# Stand alone controllers?



## Sickie Ickie (Jun 20, 2006)

Anyone have any good links to stand alone controllers?


----------



## Frighteners Entertainment (Jan 24, 2006)

What type are you thinking of?


----------



## Sickie Ickie (Jun 20, 2006)

No idea. This is my first delve into looking at this stuff. Basically something I can program some servo movements into and have it be disconnected from the computer. Mostly pricing and learning atm.


----------



## mroct31 (Nov 10, 2007)

I'm thinking a Prop-1 could be used for this:
http://www.efx-tek.com/topics/prop-1.html


----------



## Brad Green (Jul 29, 2004)

Prop1 or the newer Prop2 is a real good choice to get you going. Jon at EFX will even help you set up your program and it's really hard to beat the support program they have! Jon walked me through the whole process and I can't even program a DVD player!


----------



## bradbaum (Jul 26, 2008)

I would agree EFX-TEK.

The Prop-SX is supposed be really good for servos.

There is a sale going on right now as well this is a repost from creepcrafters:

>
> EFX-TEK is having a holiday sale on their most popular products. The sale is
> good through Christmas day or while supplies last. There or no minimum or
> maximum quantities to purchase to get the sale price.
>
> www.efx-tek. com
>
> Prop-1: $39.95 --> $29.95
> Prop-2: $99.95 --> $74.95
> Prop-SX: $99.95 --> $74.95
> DC-16: $29.95 --> $22.50
> FC-4: $89.95 --> $67.50
> Prop-1 Trainer: $9.95 --> $5.00
> 68" Extension Cable: $8.00 --> $5.00
>
> Great savings, from a Great company!
>


----------



## randyaz (May 26, 2006)

If your considering a Prop... I recommend the Prop1 or Prop2 ( i prefer the Prop2 ). The PropSX is the best of the 3 and very powerful, especially with servos, but if your new to this it is advanced for cutting you teeth on.

But which ever you choose you will have the ultimate in support.


----------



## Sickie Ickie (Jun 20, 2006)

Thanks guys. I'm still trying to decide stand alones, or computer driven.
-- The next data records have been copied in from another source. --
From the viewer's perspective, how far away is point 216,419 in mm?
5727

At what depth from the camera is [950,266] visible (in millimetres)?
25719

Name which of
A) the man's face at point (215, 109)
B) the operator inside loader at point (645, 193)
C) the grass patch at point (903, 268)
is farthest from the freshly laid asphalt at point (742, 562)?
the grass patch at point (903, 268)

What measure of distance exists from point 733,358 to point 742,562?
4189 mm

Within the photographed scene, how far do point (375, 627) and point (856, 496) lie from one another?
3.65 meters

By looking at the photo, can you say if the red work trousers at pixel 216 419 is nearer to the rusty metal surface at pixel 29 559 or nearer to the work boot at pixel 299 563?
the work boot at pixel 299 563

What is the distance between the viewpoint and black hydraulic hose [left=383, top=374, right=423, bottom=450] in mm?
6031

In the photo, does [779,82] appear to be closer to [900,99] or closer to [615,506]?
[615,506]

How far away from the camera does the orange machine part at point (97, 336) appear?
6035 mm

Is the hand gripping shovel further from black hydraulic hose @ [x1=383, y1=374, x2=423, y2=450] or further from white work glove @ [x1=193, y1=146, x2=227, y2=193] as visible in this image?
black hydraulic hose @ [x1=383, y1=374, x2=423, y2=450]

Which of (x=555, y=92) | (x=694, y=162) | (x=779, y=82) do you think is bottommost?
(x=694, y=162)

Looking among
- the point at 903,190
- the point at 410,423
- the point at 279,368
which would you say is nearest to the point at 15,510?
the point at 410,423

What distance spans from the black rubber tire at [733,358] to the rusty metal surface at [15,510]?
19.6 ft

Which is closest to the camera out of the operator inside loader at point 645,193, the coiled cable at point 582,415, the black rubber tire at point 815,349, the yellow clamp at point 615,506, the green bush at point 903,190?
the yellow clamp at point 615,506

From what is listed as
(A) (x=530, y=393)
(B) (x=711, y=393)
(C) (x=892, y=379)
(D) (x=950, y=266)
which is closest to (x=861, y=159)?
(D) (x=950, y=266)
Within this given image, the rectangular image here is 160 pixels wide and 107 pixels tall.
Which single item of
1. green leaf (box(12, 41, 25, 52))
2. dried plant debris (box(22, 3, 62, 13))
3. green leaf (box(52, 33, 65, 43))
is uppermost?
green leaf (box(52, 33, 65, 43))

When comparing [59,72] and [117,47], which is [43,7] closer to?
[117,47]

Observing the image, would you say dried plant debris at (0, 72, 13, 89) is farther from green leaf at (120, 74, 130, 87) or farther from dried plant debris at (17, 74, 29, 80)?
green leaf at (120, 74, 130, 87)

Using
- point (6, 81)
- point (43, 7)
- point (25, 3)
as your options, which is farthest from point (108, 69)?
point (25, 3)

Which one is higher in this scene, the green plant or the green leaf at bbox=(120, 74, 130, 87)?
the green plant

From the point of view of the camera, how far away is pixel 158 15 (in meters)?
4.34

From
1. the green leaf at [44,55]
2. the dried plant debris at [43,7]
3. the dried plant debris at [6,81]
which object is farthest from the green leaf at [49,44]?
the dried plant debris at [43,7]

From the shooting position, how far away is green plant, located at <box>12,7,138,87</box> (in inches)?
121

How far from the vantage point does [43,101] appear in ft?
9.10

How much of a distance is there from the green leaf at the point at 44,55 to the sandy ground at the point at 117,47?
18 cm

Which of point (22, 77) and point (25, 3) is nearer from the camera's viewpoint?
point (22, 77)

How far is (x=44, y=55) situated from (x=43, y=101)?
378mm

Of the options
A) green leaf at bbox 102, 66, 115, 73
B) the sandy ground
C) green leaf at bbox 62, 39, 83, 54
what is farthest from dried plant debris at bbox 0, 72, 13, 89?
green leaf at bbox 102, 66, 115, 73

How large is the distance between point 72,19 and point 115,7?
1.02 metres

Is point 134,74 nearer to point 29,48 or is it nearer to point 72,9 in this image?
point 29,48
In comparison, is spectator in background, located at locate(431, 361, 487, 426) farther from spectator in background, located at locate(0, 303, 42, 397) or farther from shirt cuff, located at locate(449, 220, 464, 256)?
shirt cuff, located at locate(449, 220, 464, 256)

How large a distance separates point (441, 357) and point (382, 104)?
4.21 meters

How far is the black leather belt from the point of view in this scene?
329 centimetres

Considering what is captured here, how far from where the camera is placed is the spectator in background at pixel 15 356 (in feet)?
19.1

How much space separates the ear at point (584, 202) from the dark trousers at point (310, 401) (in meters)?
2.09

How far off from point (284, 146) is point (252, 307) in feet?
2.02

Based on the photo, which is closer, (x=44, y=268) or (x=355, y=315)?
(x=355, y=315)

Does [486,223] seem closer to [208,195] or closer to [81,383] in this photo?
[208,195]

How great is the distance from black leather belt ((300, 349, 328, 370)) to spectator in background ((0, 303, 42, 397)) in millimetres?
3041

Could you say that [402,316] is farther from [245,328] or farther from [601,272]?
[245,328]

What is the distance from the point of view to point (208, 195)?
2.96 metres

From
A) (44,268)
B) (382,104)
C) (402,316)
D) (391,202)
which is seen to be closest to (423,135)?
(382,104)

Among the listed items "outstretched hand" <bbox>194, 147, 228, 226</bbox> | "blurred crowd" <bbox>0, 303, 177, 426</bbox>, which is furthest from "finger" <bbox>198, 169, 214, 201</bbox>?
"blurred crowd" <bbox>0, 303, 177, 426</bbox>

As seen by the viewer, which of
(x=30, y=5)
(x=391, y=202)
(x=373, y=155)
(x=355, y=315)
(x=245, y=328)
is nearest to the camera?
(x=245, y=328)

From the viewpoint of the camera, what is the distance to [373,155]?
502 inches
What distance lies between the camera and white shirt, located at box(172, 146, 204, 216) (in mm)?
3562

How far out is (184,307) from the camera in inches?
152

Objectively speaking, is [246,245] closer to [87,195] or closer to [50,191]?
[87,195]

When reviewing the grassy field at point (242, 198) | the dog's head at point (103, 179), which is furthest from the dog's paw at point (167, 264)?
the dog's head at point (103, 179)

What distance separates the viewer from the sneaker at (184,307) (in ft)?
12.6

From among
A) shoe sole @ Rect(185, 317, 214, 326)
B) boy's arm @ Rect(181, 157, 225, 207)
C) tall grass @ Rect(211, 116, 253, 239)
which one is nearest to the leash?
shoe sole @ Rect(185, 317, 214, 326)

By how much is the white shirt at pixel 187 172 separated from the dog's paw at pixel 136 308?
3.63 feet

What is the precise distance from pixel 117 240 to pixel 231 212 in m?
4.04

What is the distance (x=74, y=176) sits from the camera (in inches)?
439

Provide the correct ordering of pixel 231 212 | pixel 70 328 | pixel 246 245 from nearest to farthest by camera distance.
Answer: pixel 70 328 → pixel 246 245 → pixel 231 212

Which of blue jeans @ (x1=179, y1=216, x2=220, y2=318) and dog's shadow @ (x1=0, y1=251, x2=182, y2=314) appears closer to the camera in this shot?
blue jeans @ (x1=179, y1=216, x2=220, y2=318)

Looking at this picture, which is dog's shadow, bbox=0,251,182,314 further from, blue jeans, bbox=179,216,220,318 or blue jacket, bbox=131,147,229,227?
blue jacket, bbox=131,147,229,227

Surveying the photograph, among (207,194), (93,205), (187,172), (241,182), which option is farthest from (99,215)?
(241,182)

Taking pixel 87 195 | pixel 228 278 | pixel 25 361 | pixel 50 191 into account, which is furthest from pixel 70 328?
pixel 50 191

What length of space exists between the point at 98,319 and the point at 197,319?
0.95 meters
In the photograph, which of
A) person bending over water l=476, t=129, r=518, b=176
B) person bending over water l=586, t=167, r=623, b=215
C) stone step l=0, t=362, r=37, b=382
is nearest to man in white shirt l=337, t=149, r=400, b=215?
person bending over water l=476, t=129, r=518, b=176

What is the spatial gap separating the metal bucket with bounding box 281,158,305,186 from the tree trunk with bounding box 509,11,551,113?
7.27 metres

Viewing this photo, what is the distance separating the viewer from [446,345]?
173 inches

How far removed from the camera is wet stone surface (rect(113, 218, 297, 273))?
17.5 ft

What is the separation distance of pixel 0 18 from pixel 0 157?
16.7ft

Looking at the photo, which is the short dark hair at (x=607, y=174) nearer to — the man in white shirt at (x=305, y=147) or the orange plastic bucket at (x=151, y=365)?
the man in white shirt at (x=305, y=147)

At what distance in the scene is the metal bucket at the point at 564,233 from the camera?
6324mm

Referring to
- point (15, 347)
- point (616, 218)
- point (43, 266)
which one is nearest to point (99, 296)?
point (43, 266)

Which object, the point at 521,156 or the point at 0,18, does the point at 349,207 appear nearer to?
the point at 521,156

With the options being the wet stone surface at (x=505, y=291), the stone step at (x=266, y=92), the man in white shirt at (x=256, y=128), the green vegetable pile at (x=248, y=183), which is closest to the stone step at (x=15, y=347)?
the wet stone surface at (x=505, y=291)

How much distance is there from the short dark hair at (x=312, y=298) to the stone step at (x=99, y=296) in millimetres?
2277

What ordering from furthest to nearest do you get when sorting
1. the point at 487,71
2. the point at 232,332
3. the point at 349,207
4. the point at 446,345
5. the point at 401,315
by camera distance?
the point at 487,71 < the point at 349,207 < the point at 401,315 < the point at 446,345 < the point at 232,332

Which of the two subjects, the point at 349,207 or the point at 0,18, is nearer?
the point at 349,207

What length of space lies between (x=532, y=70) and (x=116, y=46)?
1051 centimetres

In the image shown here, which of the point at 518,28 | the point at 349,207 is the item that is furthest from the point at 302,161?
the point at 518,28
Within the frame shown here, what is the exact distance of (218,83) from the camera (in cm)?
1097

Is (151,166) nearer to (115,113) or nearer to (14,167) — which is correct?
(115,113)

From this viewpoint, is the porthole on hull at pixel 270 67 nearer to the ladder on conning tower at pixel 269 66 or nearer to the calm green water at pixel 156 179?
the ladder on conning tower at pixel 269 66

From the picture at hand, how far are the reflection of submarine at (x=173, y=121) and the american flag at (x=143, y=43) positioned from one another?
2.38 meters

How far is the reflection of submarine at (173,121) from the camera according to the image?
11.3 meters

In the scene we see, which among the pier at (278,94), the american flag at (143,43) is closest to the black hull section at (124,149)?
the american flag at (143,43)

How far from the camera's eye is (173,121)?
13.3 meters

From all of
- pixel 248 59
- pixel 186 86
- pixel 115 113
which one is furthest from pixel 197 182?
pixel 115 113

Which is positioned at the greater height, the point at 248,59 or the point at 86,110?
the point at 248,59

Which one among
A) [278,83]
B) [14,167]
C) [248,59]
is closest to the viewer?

At the moment, I'm leaning more toward computer driven.


----------



## hpropman (Jul 27, 2008)

If you are trying to do a show then computer driven will be easier. A stand alone can do it also be you might need several to do what you need and they would need to be able to communicate with each other and or to a servo control board. Not something a would recommend for a beginner. After you you have learned to program a controller then you can try more advanced stuff with them. That is why I love the picaxe chips $3 - $10 each vs $75 for a prop 2. There is nothing that a prop 2 can do that a picaxe can not. You will have to solder them to a circuit board though. But that is not hard. When you are ready to try these things start with a prop one (only because they are ready out of the box) and then when your are ready and your skills develop jump over to the picaxe the programing is very similar and they are just as easy to use. check my website for more information.


----------



## bradbaum (Jul 26, 2008)

I ordered a PICAXE08M a few days ago to experiment with.

By the time you add the cost of the PCB, voltage regulator and other required parts you are at the cost of the Prop-1.

I downloaded the free software for the PICAXE and I do like it, the simulate mode is really cool, It allows you to turn the inputs on and off and set the analog input values then you can watch the program run and see if you have made any mistakes.

When the chip gets here, I'll prototype the circuit and see if everything works. Then I can run a total on the parts required for this type of prop controller.


----------



## hpropman (Jul 27, 2008)

I recommend that you start off with 3 AA batteries in a clip. If you lose your groud on the regulator it will jump to 7 volts I almost lost a chip doing this. Radio shack has a 4 battery clip just place a rod or screw in on of the cell spaces. you want 4.5 volts (3 AA cells) See my Microcontroller 101 doc on my website for more information it is also in the picaxe manual. I started with Peter Anderson's 08M board and ran a jumper cable to a solderless breadboard.

This is a nice starting point:
http://www.hvwtech.com/products_view.asp?ProductID=497

so is this:
http://www.phanderson.com/picaxe/index.html
Protoboard for PICAXE-08. Assembled and tested. $13.95. 
Protoboard for PICAXE-08. Kit. Assembly instructions- $7.95. 
(these require a 7.5 volt to 9 volt DC adapter and a 9 pin serial cable)
these can also be modified to plug into or run a cable over to a breadboard.

this is nice also:
http://www.hvwtech.com/products_view.asp?ProductID=287
this will work with this if you do not have one.
http://www.hvwtech.com/products_view.asp?ProductID=314
Note: even though it says 6 volts it is unregulated so it is probably 8 or 9 volts.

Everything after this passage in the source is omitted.